Indian State Oil Refiners See Strong Margins For 2018
MUMBAI/NEW DELHI, Feb 22 (Reuters) - India state refiners expect their profit margins to hold their strength this year as demand growth accelerates for fuel products amid a record $93 billion spent on infrastructure and stable crude oil prices, company executives and analysts said.
India's sales of cars and especially motorbikes are forecast to rise rapidly, even as the development of a Delhi-Mumbai industrial corridor drives consumption of the country's primary fuel products, diesel and gasoline.
The infrastructure programme for fiscal 2018/19 calls for more than 80,000 km (50,000 miles) in new highways to better connect rural areas with urban hubs. Roads and other construction require oil-based products such as tar and plastic piping, and fuel to move materials by truck and rail.
"They (these projects) will have a cascading effect on fuel demand," said R. Ramachandran, director of refineries at Bharat Petroleum, adding that this would be reflected directly in strong refining margins.

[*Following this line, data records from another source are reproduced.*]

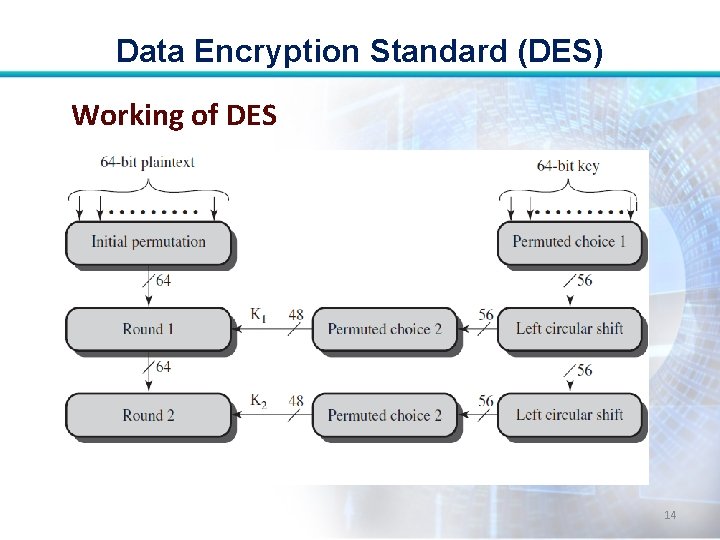 Data Encryption Standard (DES)

Working of DES

64-bit plaintext

64-bit key

Initial permutation

Permuted choice 1

64

56

Round 1

$K_1$

48

Permuted choice 2

56

Left circular shift

64

56

Round 2

$K_2$

48

Permuted choice 2

56

Left circular shift

14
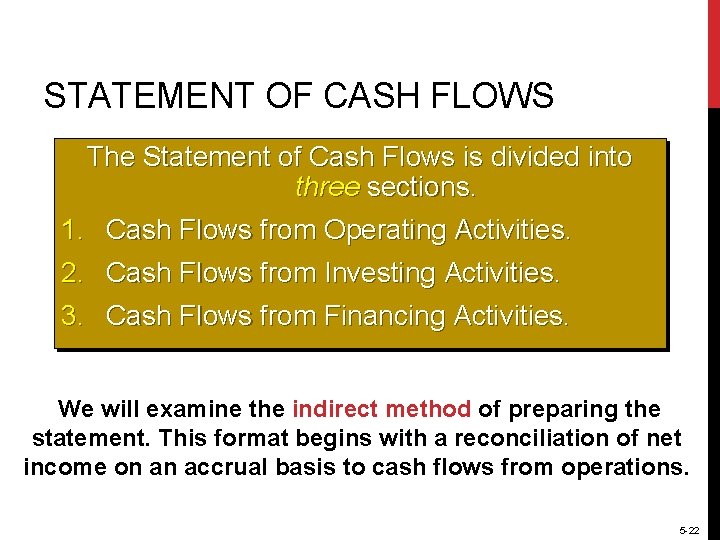 STATEMENT OF CASH FLOWS

The Statement of Cash Flows is divided into three sections.

1. Cash Flows from Operating Activities.
2. Cash Flows from Investing Activities.
3. Cash Flows from Financing Activities.

We will examine the indirect method of preparing the statement. This format begins with a reconciliation of net income on an accrual basis to cash flows from operations.

5-22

India's annual fuel demand, made up mainly of diesel and gasoline, is expected to grow 7.5 percent in 2018, according to a report by BMI Research, a unit of Fitch. That compares with 5.4 percent last year, according to government data.
"Strong fundamentals and rising demand in India indicate that refining margins will remain strong in the near term, for at least six months," Ramachandran said.
Refining margins also rely heavily on global crude oil prices, currently around $65 a barrel, and on the status of world inventories of refined products.
Indian refiners hope global prices will remain sub-$70 per barrel as world oil production rises while new refining capacity doesn't keep the pace.
The International Energy Agency said this month it expects oil production to slightly outpace demand this year, especially thanks to still rising output in the United States.
M. K. Surana, head of Hindustan Petroleum Corp, said he expected international crude prices between $62 and $68 a barrel this year, as long as there are no geopolitical crises or technical disturbances like damage to the Forties pipeline.
Based on that expectation, India's refiners should see refining margins, also known as cracks, in the range of $7-$8 per barrel for all three state-owned refiners.
"Products demand continues to rally on better industrial performance and weather-related support ... Rising oil prices have done little to dampen the growth so far," said Sri Paravaikkarasu, head of East of Suez Oil, at consultancy FGE.
FGE expects Singapore margins to hold around $6-$7 a barrels due to upcoming refinery maintenance and summer demand.
"The margins for Indian refiners will be slightly better ... as India prices its products on import parity basis," she said.